> [Exercise brief]: Print each entry word for word without images.

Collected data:
####
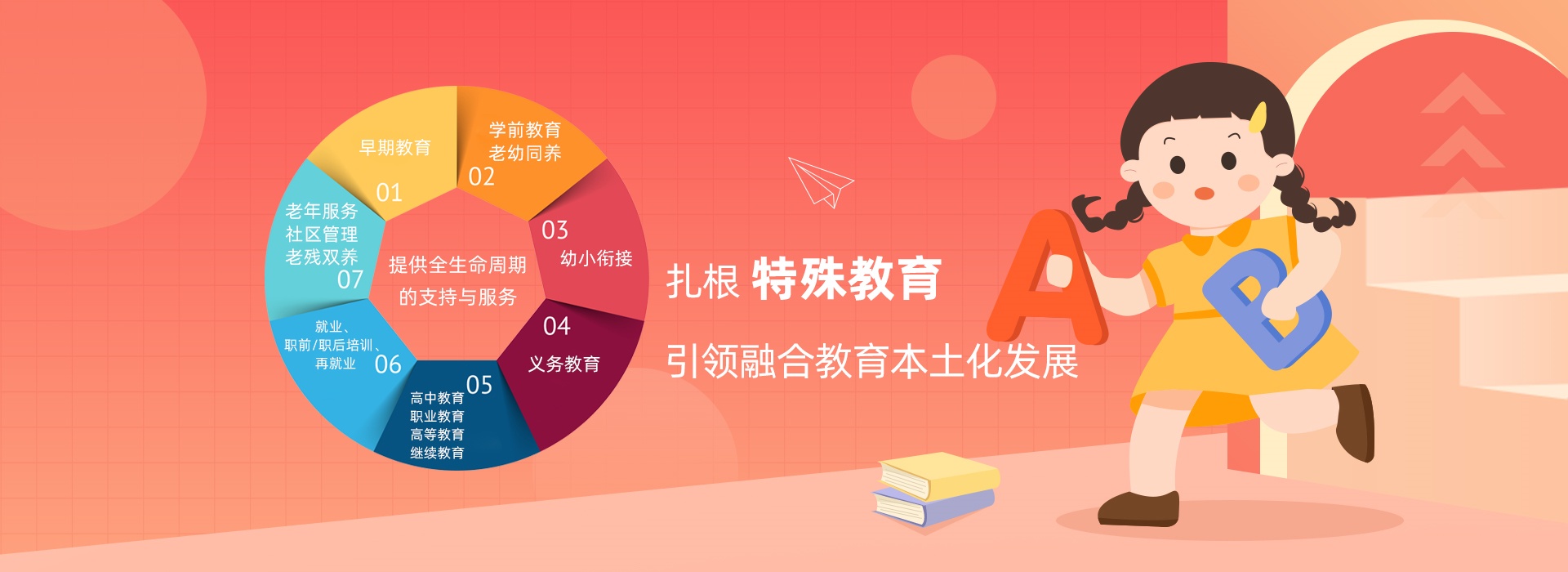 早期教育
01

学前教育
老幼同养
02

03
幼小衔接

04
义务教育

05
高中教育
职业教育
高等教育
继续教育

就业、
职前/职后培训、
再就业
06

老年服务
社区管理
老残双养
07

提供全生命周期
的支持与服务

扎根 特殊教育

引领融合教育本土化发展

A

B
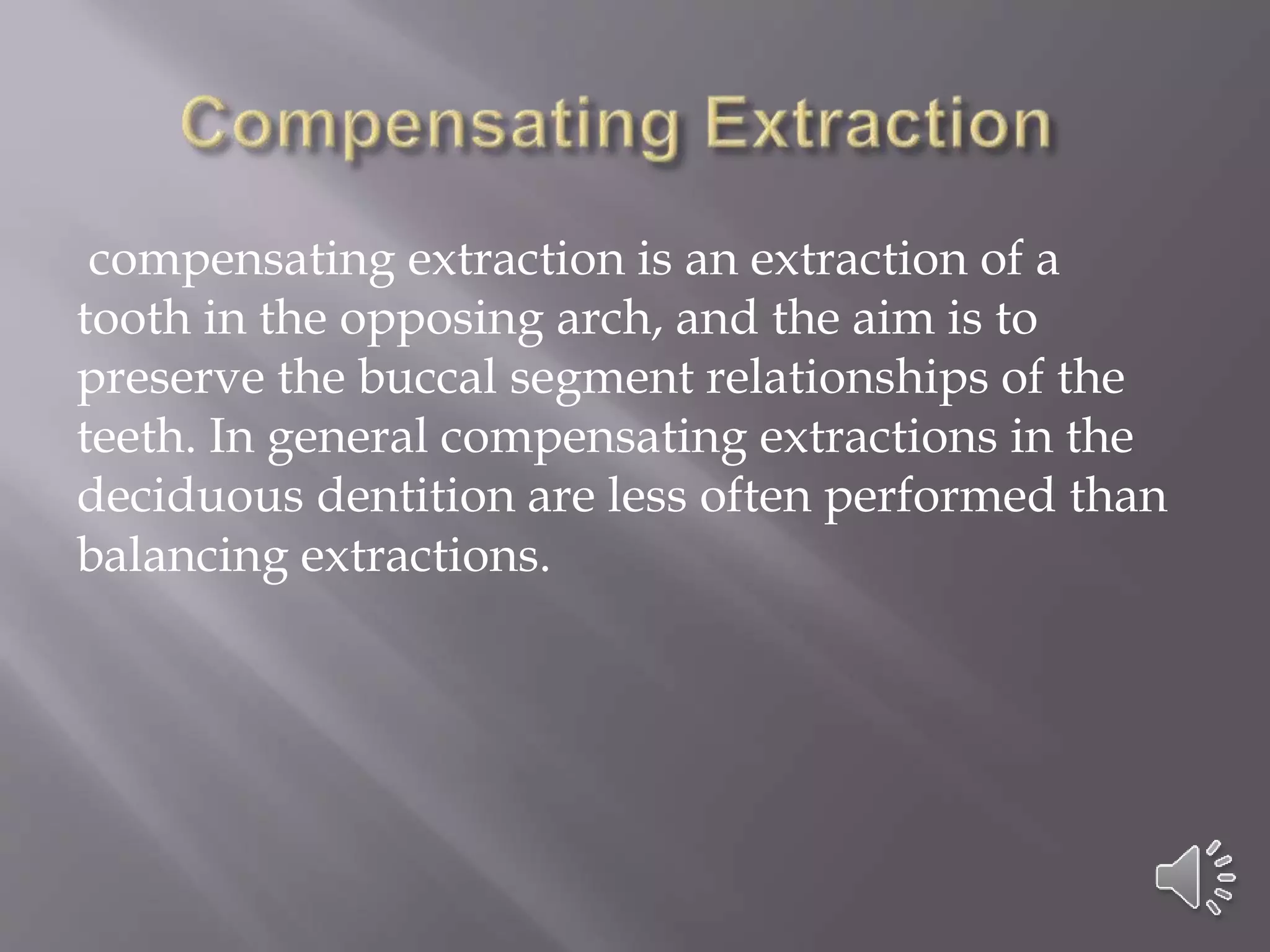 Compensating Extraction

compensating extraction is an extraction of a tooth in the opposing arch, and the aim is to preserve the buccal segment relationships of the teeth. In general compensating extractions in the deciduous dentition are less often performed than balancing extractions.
####
> [Answer box]:
 早期教育
01

学前教育
老幼同养
02

03
幼小衔接

04
义务教育

05
高中教育
职业教育
高等教育
继续教育

就业、
职前/职后培训、
再就业
06

老年服务
社区管理
老残双养
07

提供全生命周期
的支持与服务

扎根 特殊教育

引领融合教育本土化发展

A

B
 Compensating Extraction

compensating extraction is an extraction of a tooth in the opposing arch, and the aim is to preserve the buccal segment relationships of the teeth. In general compensating extractions in the deciduous dentition are less often performed than balancing extractions.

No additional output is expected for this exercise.